Bionic Vision Australia is a consortium including the University of Melbourne, the University of New South Wales, the Bionic Ear Institute, Centre for Eye Research Australia and NICTA. The project is also supported by researchers from the Australian National University and the University of Western Sydney.

 Bionic Vision Australia Chairman, Professor Emeritus David Penington AC says the consortium is honoured to have been selected by the Australian Research Council for this funding.

 “This opportunity will allow our team to use its outstanding know-how and expertise to develop a functioning retinal implant that will deliver profound benefits to sufferers of degenerative vision loss such as retinitis pigmentosa and age-related macular degeneration,” he says.
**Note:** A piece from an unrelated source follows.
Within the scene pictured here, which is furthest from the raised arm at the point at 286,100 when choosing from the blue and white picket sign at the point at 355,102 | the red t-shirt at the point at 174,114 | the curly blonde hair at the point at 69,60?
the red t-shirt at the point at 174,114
 Research Director of Bionic Vision Australia and Professor of Engineering at the University of Melbourne, Professor Anthony Burkitt, says the research program to develop a retinal implant is ambitious but that the expertise in the team makes it achievable.

 The new device will use a video camera - fixed to a patient’s glasses - to capture images which are then translated into electrical impulses that stimulate electrodes inserted into the retina. The resulting electrical impulses stimulate the same area of the retina usually activated by visual cues, and over time the patient learns to interpret these nerve signals as useful vision.

 Professor Nigel Lovell from UNSW’s Graduate School of Biomedical Engineering says this funding means life-changing bionic vision is now a step closer.

Head of the Macular Research Unit at the Centre for Eye Research Australia (CERA), and Professor of Ophthalmology at the University of Melbourne, Dr Robyn Guymer says the new device will provide a greater benefit for patients than existing bionic eyes. “This advanced bionic eye will not only provide users with increased mobility and independence, but hopefully also enable them to recognize faces and read large print,” she says.

 Professor Rob Shepherd, the Director of the Bionic Ear Institute, says that Australia has been a world leader in medical bionics with the development of the bionic ear.  “The funding announced today by Senator Carr promises to continue our nation’s leadership in innovation, discovery and commercialization in medical bionics”, he says.

 Chief Executive Officer of Australia’s Information and Communications Technology Research Centre of Excellence (NICTA) Dr David Skellern, says he is thrilled that NICTA will be applying its advanced microelectronics and visual signal processing expertise to the bionic eye device development program. NICTA will collaborate with other BVA members to develop the implant’s hardware, communications and visual processing system.

 The first human implant is likely to occur in 2013 and take place at the Royal Victorian Eye and Ear Hospital in Melbourne.